Information supplied
[BEGIN]

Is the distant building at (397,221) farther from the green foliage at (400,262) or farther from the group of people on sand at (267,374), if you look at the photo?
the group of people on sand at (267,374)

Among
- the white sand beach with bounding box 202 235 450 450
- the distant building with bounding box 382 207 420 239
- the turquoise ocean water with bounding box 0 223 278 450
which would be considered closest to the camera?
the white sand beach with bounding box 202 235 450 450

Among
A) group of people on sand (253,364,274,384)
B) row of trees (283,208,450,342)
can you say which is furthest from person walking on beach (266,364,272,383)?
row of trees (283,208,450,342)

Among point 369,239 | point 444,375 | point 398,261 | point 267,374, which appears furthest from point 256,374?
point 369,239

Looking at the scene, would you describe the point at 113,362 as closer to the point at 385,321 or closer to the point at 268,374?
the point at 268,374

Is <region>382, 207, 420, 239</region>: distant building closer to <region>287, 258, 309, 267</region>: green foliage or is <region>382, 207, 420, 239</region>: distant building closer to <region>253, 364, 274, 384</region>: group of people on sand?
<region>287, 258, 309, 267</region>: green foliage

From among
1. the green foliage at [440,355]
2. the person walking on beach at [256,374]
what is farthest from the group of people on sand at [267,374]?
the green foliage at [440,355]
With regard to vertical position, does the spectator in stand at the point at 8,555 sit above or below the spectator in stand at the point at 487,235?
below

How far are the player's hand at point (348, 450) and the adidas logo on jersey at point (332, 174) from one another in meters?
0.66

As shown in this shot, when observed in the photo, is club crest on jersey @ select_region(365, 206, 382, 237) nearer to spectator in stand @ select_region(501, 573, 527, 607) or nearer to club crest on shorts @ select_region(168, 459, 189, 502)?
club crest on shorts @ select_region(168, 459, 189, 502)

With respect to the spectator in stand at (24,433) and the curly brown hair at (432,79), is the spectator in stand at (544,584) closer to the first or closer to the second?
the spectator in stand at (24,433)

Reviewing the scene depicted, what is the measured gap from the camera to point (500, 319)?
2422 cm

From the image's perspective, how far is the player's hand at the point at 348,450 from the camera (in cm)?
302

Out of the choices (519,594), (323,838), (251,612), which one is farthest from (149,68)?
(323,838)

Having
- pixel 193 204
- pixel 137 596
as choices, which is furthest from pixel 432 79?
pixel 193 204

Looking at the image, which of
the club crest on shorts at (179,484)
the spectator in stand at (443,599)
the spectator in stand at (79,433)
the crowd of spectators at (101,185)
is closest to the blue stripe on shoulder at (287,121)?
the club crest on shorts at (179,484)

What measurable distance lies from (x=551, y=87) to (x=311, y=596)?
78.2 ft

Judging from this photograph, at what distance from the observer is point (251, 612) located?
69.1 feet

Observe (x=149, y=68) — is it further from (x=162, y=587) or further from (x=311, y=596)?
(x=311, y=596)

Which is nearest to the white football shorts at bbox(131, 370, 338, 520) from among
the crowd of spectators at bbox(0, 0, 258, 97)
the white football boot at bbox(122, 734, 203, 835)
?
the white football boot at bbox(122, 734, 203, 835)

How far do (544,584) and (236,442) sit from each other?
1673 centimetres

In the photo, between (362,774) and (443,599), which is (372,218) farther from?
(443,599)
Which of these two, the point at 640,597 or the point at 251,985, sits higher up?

[END]

Exercise
Render the records above as a JSON list of strings, one string per line, omitting blank lines.

Answer to this problem
[
  "Is the distant building at (397,221) farther from the green foliage at (400,262) or farther from the group of people on sand at (267,374), if you look at the photo?",
  "the group of people on sand at (267,374)",
  "Among",
  "- the white sand beach with bounding box 202 235 450 450",
  "- the distant building with bounding box 382 207 420 239",
  "- the turquoise ocean water with bounding box 0 223 278 450",
  "which would be considered closest to the camera?",
  "the white sand beach with bounding box 202 235 450 450",
  "Among",
  "A) group of people on sand (253,364,274,384)",
  "B) row of trees (283,208,450,342)",
  "can you say which is furthest from person walking on beach (266,364,272,383)?",
  "row of trees (283,208,450,342)",
  "Among point 369,239 | point 444,375 | point 398,261 | point 267,374, which appears furthest from point 256,374?",
  "point 369,239",
  "Looking at the scene, would you describe the point at 113,362 as closer to the point at 385,321 or closer to the point at 268,374?",
  "the point at 268,374",
  "Is <region>382, 207, 420, 239</region>: distant building closer to <region>287, 258, 309, 267</region>: green foliage or is <region>382, 207, 420, 239</region>: distant building closer to <region>253, 364, 274, 384</region>: group of people on sand?",
  "<region>287, 258, 309, 267</region>: green foliage",
  "From among",
  "1. the green foliage at [440,355]",
  "2. the person walking on beach at [256,374]",
  "what is farthest from the group of people on sand at [267,374]?",
  "the green foliage at [440,355]",
  "With regard to vertical position, does the spectator in stand at the point at 8,555 sit above or below the spectator in stand at the point at 487,235?",
  "below",
  "How far are the player's hand at point (348, 450) and the adidas logo on jersey at point (332, 174) from one another in meters?",
  "0.66",
  "As shown in this shot, when observed in the photo, is club crest on jersey @ select_region(365, 206, 382, 237) nearer to spectator in stand @ select_region(501, 573, 527, 607) or nearer to club crest on shorts @ select_region(168, 459, 189, 502)?",
  "club crest on shorts @ select_region(168, 459, 189, 502)",
  "With respect to the spectator in stand at (24,433) and the curly brown hair at (432,79), is the spectator in stand at (544,584) closer to the first or closer to the second?",
  "the spectator in stand at (24,433)",
  "Reviewing the scene depicted, what is the measured gap from the camera to point (500, 319)?",
  "2422 cm",
  "From the image's perspective, how far is the player's hand at the point at 348,450 from the camera (in cm)?",
  "302",
  "Out of the choices (519,594), (323,838), (251,612), which one is farthest from (149,68)?",
  "(323,838)",
  "Having",
  "- pixel 193 204",
  "- pixel 137 596",
  "as choices, which is furthest from pixel 432 79?",
  "pixel 193 204",
  "Looking at the image, which of",
  "the club crest on shorts at (179,484)",
  "the spectator in stand at (443,599)",
  "the spectator in stand at (79,433)",
  "the crowd of spectators at (101,185)",
  "is closest to the blue stripe on shoulder at (287,121)?",
  "the club crest on shorts at (179,484)",
  "What measurable distance lies from (x=551, y=87) to (x=311, y=596)?",
  "78.2 ft",
  "Judging from this photograph, at what distance from the observer is point (251, 612) located?",
  "69.1 feet",
  "Observe (x=149, y=68) — is it further from (x=162, y=587) or further from (x=311, y=596)?",
  "(x=311, y=596)",
  "Which is nearest to the white football shorts at bbox(131, 370, 338, 520) from among",
  "the crowd of spectators at bbox(0, 0, 258, 97)",
  "the white football boot at bbox(122, 734, 203, 835)",
  "?",
  "the white football boot at bbox(122, 734, 203, 835)",
  "How far do (544,584) and (236,442) sit from each other?",
  "1673 centimetres",
  "In the photo, between (362,774) and (443,599), which is (372,218) farther from?",
  "(443,599)",
  "Which of these two, the point at 640,597 or the point at 251,985, sits higher up?"
]